EXERCISE »
In the court opinion on the coal lease, rewrite the passage from "The decree of" up to and including "by the plaintiff.", replacing "Circuit Court" with "lower court".

TEXT EXTRACT »
○ ○ ○

The grounds of defendants’ demurrers are: that the plaintiff has an adequate remedy at law; that plaintiff is not in possession of the premises and therefore cannot bring a suit for the removal of a cloud on title; that the instrument sought to be cancelled contains an option to purchase as well as a coal lease, and that the facts alleged in the bill do not vitiate the option; that there are conflicts between the pleadings and the lease contract; that the bills of complaint allege only breaches of covenants in the lease for which the plaintiff has an adequate remedy at law; that the bills of complaint with its exhibit show there is no forfeiture provision in the lease; that plaintiff is asking a court of equity to enforce a forfeiture, and that there are no breaches of the provisions of the lease for which equity would declare a forfeiture; and that the amended and supplemental bill pleads evidence instead of facts necessary to establish an equitable cause of action.

The decree of the Circuit Court in sustaining the demurrers of the defendants to the bill of complaint and the amended and supplemental bill of complaint has the practical effect, though not so specifically providing, of dismissing the bills and entering judgment for defendants without prejudice to plaintiff to sue at law. The question for determination by this Court now is whether or not the plaintiff has alleged facts sufficient for a court of equity to grant, in whole or in part, the relief sought by the plaintiff.

The plaintiff’s assignments of error to the Court’s decree sustaining the demurrers of defendants, treated collectively, and so far as they are necessary for a determination of the issues, are: (1) that equity will enforce a forfeiture of the lease, (2) that if the lease is forfeited, then the option given to lessee to purchase the property will also be forfeited, and (3) that the plaintiff does not have an adequate remedy at law. Of these in their order.

*601The several factual allegations in the hills of complaint upon which plaintiff bases his prayer for forfeiture of the lease and option are chiefly that the defendants have failed (1) to mine and remove the coal that could have been profitably mined and removed, (2) to install necessary equipment to mine and sell custom coal, and (3) to provide equipment facilities for the individuals employed by defendants engaged in the mining operations to mine the coal; and further, (4) that the mine has been closed by the State Mine Inspector on account of defendants’ violation of the mining laws in some sixteen ways, (5) that the total royalty reported to plaintiff by defendants for the whole period the lease had been in effect was only $244.94, and (6) that defendant lessee had assigned the lease to the individual defendant herein who at the time of the assignment knew of the alleged violations of the terms of the lease, and who previously had attempted to purchase the property embraced in the lease.

Are these allegations of facts sufficient to entitle the plaintiff to a decree forfeiting the lease, and if so, also a forfeiture or cancellation of the option?

There was no division or apportionment of the consideration for the lease agreement between the lease and the option, and as all the consideration is for the lease and option jointly, we are of the opinion that both must stand or fall together. They are both so related and so dependent on each other in purpose and intent that if the lease is to not be cancelled, we think it is only reasonable to conclude that the land remains subject to the option, or otherwise both lease and option shall fall.

○ ○ ○

RECORD SET »
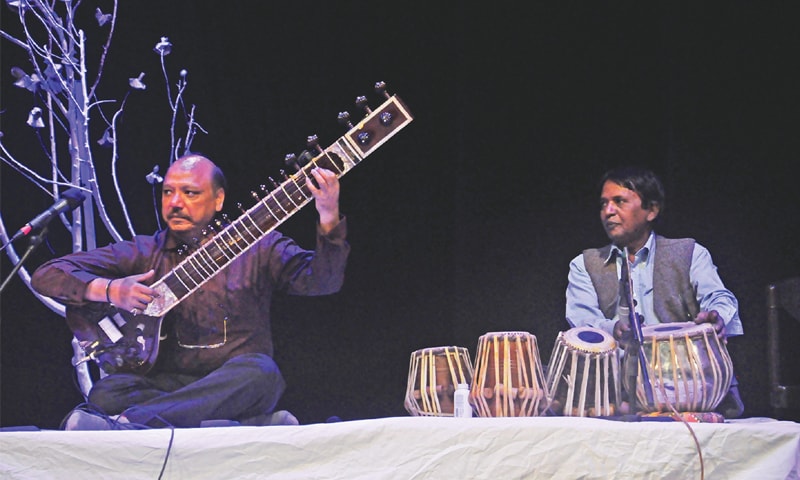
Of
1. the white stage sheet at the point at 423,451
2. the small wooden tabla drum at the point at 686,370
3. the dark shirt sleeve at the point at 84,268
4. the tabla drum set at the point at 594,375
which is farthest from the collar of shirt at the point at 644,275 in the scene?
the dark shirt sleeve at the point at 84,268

○ ○ ○

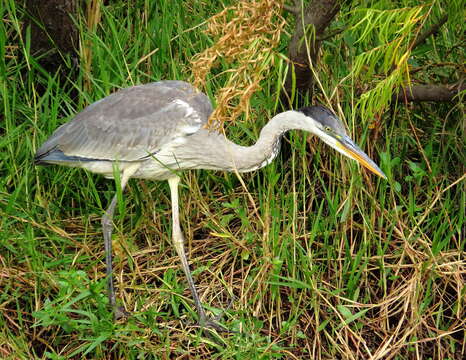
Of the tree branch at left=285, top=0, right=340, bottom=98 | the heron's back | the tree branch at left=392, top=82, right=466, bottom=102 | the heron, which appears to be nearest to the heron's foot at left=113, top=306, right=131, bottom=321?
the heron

○ ○ ○

SOLUTION FOR THIS EXERCISE »
The decree of the lower court in sustaining the demurrers of the defendants to the bill of complaint and the amended and supplemental bill of complaint has the practical effect, though not so specifically providing, of dismissing the bills and entering judgment for defendants without prejudice to plaintiff to sue at law. The question for determination by this Court now is whether or not the plaintiff has alleged facts sufficient for a court of equity to grant, in whole or in part, the relief sought by the plaintiff.